CISC220 F2023 Lab10
Lab #10
1. Hash tables
Starter code for an abstract class String_HT and two derived classes Chain_String_HT and Probe_String_HT is provided here. Several dictionaries ranging in size from 100 to ~84K English words, as well as text files for testing spellchecking, are also supplied along with the code.
The executable is called as follows: hashcheck <command filename>. Each command file initializes a hash table from a dictionary on the first line:
- CHAIN filename: Count words in filename, compute appropriately-size hash table, call constructor of Chain_String_HT class which uses separate chaining for collision resolution, and insert every word into that hash table. Chains are implemented with STL vector class. Only output is printing the dictionary hash table's WORD_COUNT TABLE_SIZE followed by a newline
- PROBE filename: Same as previous command but call constructor for Probe_String_HT class which uses quadratic probing for collision resolution. This scheme should use lazy deletion and follow the probing sequence f(1) = +1, f(2) = -4, f(3) = +9, f(4) = -16, and so on.

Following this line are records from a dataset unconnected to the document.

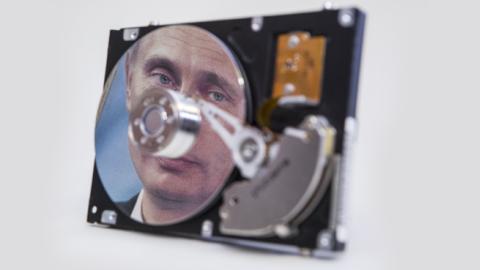 A computer hard drive showing the portrait of Russian President Putin (Ulrich Baumgarten/Getty Images)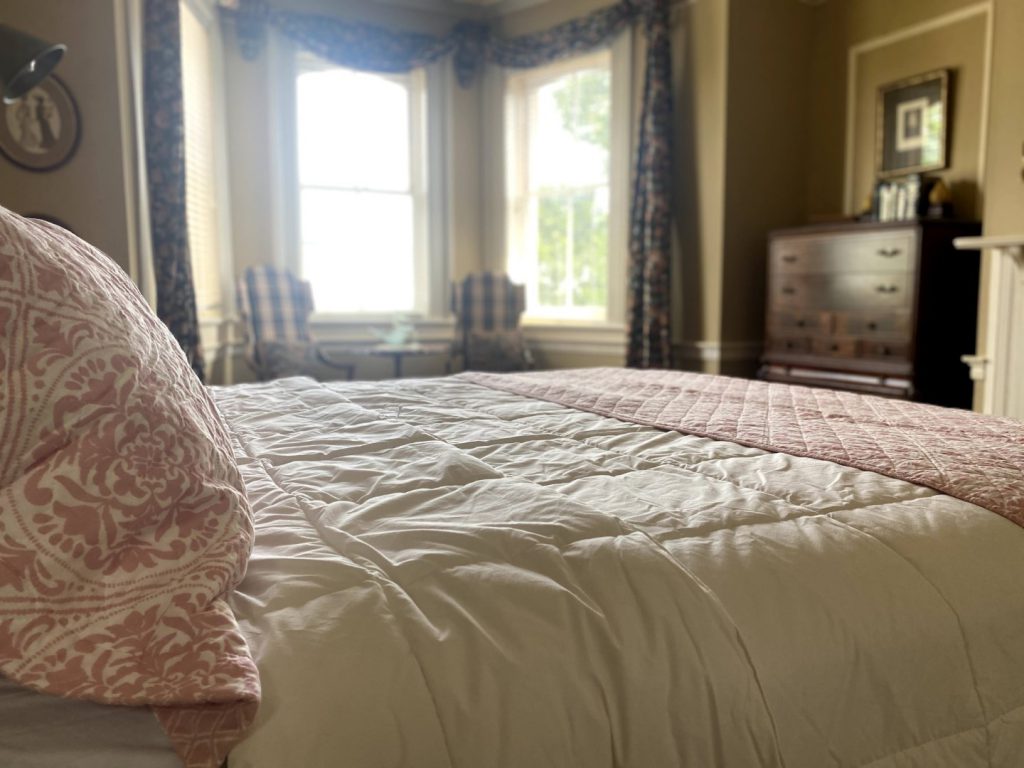 A photo of the new king bed in the master bedroom of the Broughton Street House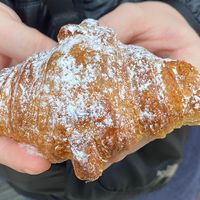 Vegan croissant 🥐 my first one in years! as you can see my partner got too excited and could not wait to take a bite 😂 at Dolce Capriccio Pasticceria in Oviedo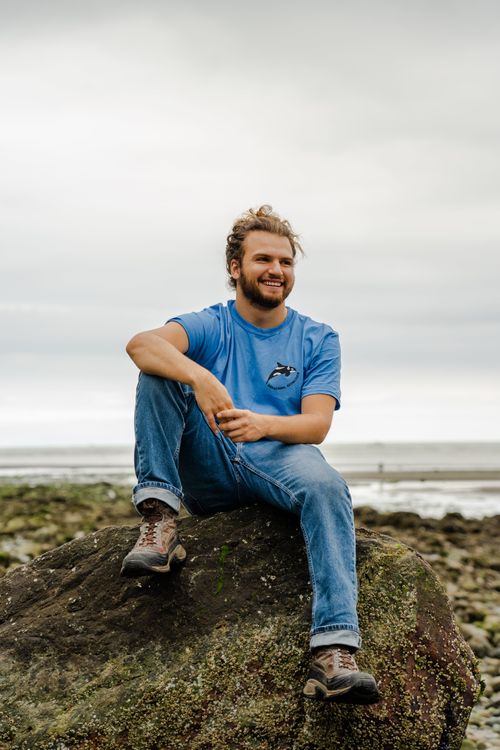 a man sitting on a rock at a beach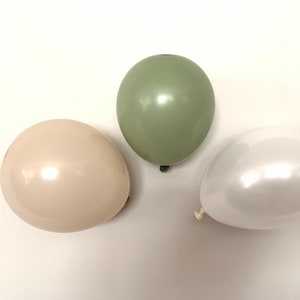May include: Three balloons in different colors: sage green, cream, and white. The balloons are all round and have a glossy finish.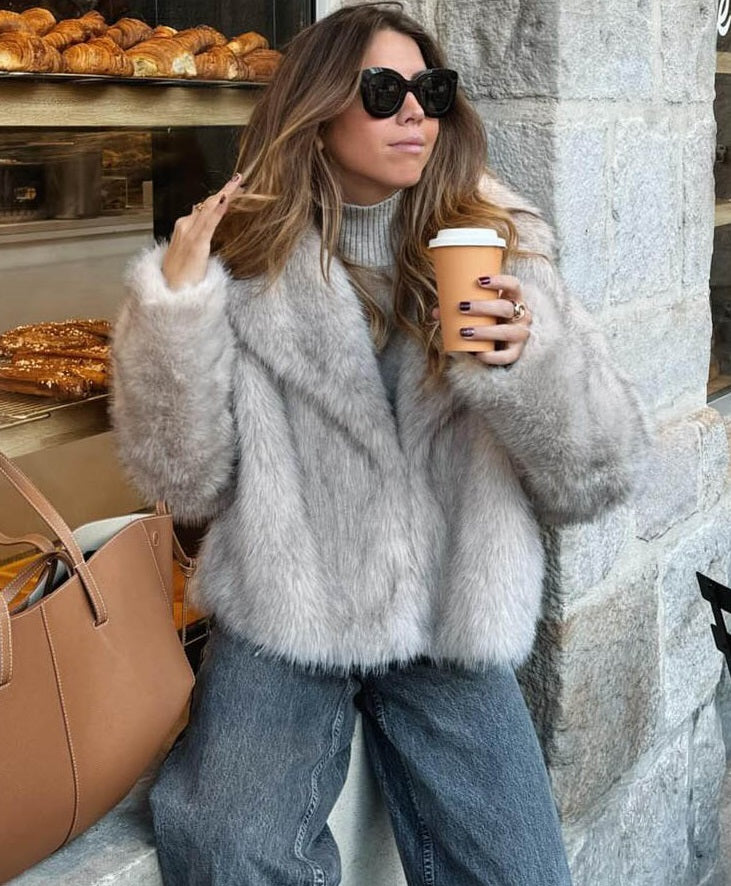 Women's beige faux fur jacket with wide collar and long sleeves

The initialization line is followed by 0 or more 1-argument "commands" (one per line) which will trigger calls to member functions of the hash table object:
- INSERT word: Insert word into hash table following appropriate collision scheme. Update word count and table size variables as necessary. If the word is already in the table, don't insert a duplicate. If the new load factor would be >= MAX_LOAD then re-hash by calling expand_and_rehash(). Once again, only output (after the insertion and bookkeeping) WORD_COUNT TABLE_SIZE
- REMOVE word: Remove word from hash table if it is there. Again output (after the removal and bookkeeping) WORD_COUNT TABLE_SIZE
- FIND word: If word<tt> is found in hash table, do and print nothing. If <tt>word is NOT found, print WORD NUM_COLLISIONS
- SPELLCHECK filename: Find every word in the file filename and store all NOT found words and the associated number of collisions in the badwords STL map. Then print size of badwords on its own line and iterate through badwords, printing every WORD NUM_COLLISIONS pair
2. Programming tasks
These are core String_HT functions that are required but not directly tested. Since they don't generate output but have side effects on the data structures above, every print function should either call one of these or use the modified data structure(s).
- calculate_neighbor_words(string &)
- DFS_traversal(string &)
- BFS_traversal(string &)
These String_HT functions will be directly tested and correspond one-to-one with the commands listed above:
- [0.5 points] print_num_neighbors(string &)
- [0.5 points] print_neighbors(string &)
- [1 point] DFS_print_connected(string &, string &)
- [1 point] DFS_print_num_connected(string &)
- [0.5 points] BFS_print_path_length(string &, string &)
- [1 point] BFS_print_path(string &, string &)
- [0.5 points] BFS_print_longest_path()
You may use AI on any part of this lab, but no human partner.
3. Submission
Submit 2 files to Gradescope: (1) your README and (2) your modified main.cpp. The README should contain your name, complete declarations of AI use, notes on any limitations or issues with your code, and your interpretation of any ambiguities in the assignment instructions. main.cpp should also contain your name and per-function comments on AI usage.